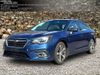 2019 Subaru Legacy 2.5i Limited | Naugatuck, Connecticut | A Better Way Wholesale Autos-CT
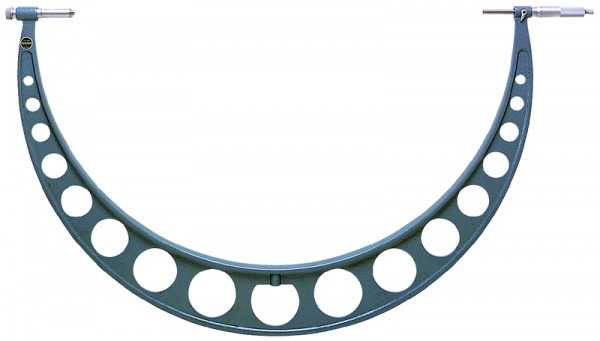 105-107-3d-vina 105-107-3d-vina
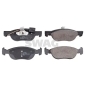 74116000 set placute frana,frana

(WORK TO COMPLETE): Copy out all of the material exactly as written, without its pictures.

(TASK RESPONSE):
 2019 Subaru Legacy 2.5i Limited | Naugatuck, Connecticut | A Better Way Wholesale Autos-CT
 105-107-3d-vina 105-107-3d-vina
 74116000 set placute frana,frana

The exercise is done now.